— Немцы!
Теперь все уже видят быстро приближающиеся два самолета. По конфигурации и маневру — «фоккеры». С приглушенными моторами они снижались с большой высоты и на предельно максимальной скорости обходили аэродром с востока, беря курс на запад.
На старте в готовности к немедленному вылету стояла шестерка «яков». Они сами без сигнала могли взлететь на перехват этой пары. Но никто на аэродроме, кроме Лазарева, не слышал так тихо подкравшихся к ним вражеских истребителей. Конечно, теперь их уже не догонишь, по осторожность вражеских самолетов наводила на мысль; не пришли ли они, чтобы оценить обстановку на аэродроме и передать своей ударной группе, может быть, уже находящейся в воздухе, с какого направления лучше всего нанести удар.
* * *
Не теряя ни секунды, Воронин кинулся к телефону. И только успел доложить командиру полка о противнике, напомнить, чтобы он немедленно поднял на прикрытие аэродрома дежурных истребителей, как разорвав тишину, раздался выстрел. Голова сразу повернулась на тревожный звук. Над КП, искрясь, взвился в небо зеленый шарик ракеты. Вдогон полетел второй. Это значило — немедленный взлет дежурной эскадрильи. Она стояла на противоположной окраине летного поля. И в это же самое время с юго-востока, со стороны солнца, из нашего тыла, откуда только что прошмыгнули разведчики, послышался нарастающий гул. Вскоре появились четыре фашистских истребителя. От них оторвались бомбы и посыпались на середину летного поля. Сзади четверки «фоккеров», вытянувшись в колонну, неслась основная волна фашистских пикировщиков — Ю-87. Что-либо сделать было уже поздно. Воронин бросился за насыпь капонира. Здесь же укрылись механик Мушкин и три девушки.

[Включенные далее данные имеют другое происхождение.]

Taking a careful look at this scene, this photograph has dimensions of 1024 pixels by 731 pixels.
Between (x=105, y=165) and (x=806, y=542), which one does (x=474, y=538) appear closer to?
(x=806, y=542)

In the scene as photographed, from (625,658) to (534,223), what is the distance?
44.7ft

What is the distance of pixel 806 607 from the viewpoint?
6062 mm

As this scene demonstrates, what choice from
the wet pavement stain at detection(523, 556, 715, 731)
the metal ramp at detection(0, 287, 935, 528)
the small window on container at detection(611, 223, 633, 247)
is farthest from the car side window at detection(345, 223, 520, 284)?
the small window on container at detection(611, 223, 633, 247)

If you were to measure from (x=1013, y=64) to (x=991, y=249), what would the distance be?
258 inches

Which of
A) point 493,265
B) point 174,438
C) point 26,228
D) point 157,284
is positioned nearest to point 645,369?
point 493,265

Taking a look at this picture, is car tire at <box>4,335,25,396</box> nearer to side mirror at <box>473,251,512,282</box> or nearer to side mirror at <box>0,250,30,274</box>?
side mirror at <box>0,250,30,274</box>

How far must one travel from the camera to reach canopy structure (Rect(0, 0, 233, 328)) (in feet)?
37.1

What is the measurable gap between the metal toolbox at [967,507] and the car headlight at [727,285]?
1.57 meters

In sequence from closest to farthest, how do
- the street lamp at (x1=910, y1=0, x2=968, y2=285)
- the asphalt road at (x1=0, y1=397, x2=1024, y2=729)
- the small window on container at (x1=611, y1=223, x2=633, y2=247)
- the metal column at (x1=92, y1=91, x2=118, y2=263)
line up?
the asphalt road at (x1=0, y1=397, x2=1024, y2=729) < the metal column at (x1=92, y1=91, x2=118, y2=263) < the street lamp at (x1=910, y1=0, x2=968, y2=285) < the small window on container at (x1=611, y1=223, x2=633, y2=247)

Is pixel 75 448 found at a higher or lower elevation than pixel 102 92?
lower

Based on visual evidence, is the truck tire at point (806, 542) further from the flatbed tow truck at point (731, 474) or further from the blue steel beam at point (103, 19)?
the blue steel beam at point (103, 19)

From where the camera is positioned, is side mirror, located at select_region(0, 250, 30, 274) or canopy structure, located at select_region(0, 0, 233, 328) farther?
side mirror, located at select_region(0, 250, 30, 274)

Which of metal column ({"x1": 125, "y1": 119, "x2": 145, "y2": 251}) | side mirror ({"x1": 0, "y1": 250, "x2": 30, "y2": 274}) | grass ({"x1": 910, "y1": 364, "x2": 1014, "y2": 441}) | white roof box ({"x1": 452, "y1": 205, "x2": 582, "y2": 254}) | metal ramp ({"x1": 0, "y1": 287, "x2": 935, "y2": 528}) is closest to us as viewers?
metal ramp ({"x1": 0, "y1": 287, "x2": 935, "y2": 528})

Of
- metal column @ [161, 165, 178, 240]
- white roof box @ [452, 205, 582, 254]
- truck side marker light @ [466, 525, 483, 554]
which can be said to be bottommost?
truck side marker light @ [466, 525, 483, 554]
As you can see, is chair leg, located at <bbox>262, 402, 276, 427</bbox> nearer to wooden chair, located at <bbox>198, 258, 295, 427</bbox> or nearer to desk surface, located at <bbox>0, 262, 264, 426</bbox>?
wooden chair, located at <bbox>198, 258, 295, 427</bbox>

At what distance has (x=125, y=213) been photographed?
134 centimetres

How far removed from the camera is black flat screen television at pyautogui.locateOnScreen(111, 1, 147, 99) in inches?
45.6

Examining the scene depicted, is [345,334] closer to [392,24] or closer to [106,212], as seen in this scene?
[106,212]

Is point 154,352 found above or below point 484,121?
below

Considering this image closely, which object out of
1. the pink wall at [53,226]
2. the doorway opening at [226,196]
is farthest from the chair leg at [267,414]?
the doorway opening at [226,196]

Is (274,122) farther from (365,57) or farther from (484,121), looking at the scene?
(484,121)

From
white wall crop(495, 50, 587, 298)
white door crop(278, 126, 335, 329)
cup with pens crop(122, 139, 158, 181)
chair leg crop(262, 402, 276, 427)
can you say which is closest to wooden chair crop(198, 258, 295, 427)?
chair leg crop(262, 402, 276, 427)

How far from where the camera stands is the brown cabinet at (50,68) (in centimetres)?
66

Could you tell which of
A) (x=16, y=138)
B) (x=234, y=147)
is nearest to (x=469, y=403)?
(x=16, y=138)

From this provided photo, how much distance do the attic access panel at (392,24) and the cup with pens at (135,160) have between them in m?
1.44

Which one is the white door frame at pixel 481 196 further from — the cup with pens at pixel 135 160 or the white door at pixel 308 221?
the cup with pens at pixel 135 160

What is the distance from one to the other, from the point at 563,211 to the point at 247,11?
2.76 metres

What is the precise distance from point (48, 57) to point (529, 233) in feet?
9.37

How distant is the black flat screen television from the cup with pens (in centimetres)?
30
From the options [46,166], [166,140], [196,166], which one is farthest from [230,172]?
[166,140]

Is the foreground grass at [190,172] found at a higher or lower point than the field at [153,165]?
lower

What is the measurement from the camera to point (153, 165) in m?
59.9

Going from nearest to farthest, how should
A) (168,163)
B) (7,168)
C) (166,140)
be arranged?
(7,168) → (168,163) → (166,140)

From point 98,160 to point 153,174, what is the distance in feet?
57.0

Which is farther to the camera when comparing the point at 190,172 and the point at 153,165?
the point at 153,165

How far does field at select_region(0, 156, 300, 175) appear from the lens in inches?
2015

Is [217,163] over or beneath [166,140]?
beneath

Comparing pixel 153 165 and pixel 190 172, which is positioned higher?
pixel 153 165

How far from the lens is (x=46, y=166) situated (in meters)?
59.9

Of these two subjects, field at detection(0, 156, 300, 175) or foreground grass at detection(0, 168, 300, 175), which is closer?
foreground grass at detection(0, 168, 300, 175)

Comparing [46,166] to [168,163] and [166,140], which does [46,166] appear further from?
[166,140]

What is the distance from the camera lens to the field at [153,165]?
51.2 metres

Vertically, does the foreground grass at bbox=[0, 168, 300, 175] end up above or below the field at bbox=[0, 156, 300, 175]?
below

От взрыва бомб тяжело ухнула и застонала земля. Все содрогалось и тряслось. За бомбами хлынули волны снарядов и пуль. Огонь свирепствовал на аэродроме. Прижавшись ко дну ямы, Петр посматривает вверх. Один за другим, дыша смертью, проносятся лобастые тела «фоккеров». Недалеко вспыхнул бензозаправщик. Вот-вот взорвется цистерна, и тогда всех, кто укрылся за капониром, наверняка зальет горящим бензином.
А тут новая беда: на высоте метров двести — четыре «фоккера». От каждого отваливаются и рассыпаются по два контейнера с мелкими бомбами, и они, широко разлетевшись по небу, черной тучей несутся вниз. Теперь не уйти, не укрыться. И промаха не будет…
Взрывы, огонь, едкий дым… И тишина. Петр чувствует сильное жжение в правой ноге и что-то теплое в груди. Тяжело, словно во хмелю поднимается на колени. Голова кружится, горло сжимает тошнота.
На юго-востоке — солнце, а на западе, за Тернополем, виднеются уходящие вражеские самолеты. Рядом стоит Мушкин. Он тоже, как и комэск, смотрит на запад. Бензозаправщик пылает вовсю, Воронин слышит, как с треском, словно ломая преграды, буйно дышит пламя. А рядом — три девушки с венками. Лежат неподвижно, и под ними расплываются алые лепестки…
Глаза у девушек какие-то страшно спокойные. Лица чужие, глубокие рваные раны… и тут только доходит до Петра, что это жизнь красными лепестками уходит от них. Девушки! Возможно, они еще живы? Петр наклоняется к Наде Скребовой, но подкашивается правая нога, и он валится на бок. Из-за голенища сапога обильно льется кровь. Мушкин, сняв с себя поясной ремень, туго перетягивает им раненую ногу командира. Кто-то расстегивает его реглан и извлекает крупный осколок от бомбы. Он пробил кожу реглана, гимнастерку и застрял в нательной рубахе.
Воронин растерянно берет осколок в руки. Он в крови. Откуда на нем кровь? Ведь на его груди нет раны? И тут все понял: прежде чем угодить в его грудь, этот кусок стали успел убить одну из этих девчат, что десять минут назад с тихой радостью сплетали венки и мечтали о будущей жизни.
* * *
Лазарет батальона аэродромного обслуживания никогда не переживал такого печального и напряженного момента. Деревянный домик из пяти комнат заполнился стоном раненых, беготней, сутолокой. Были спокойны лишь мертвые. Их положили отдельно, чтобы потом, когда все уляжется, с почестями похоронить.
После оказания первой помощи майор Воронин лежит на жесткой койке, укутавшись одеялом. От потери крови и всего пережитого чувствуется слабость. Однако комэск рад, что никакими расспросами и тем более сочувствием никто не тревожит. Лучшее лекарство сейчас — покой.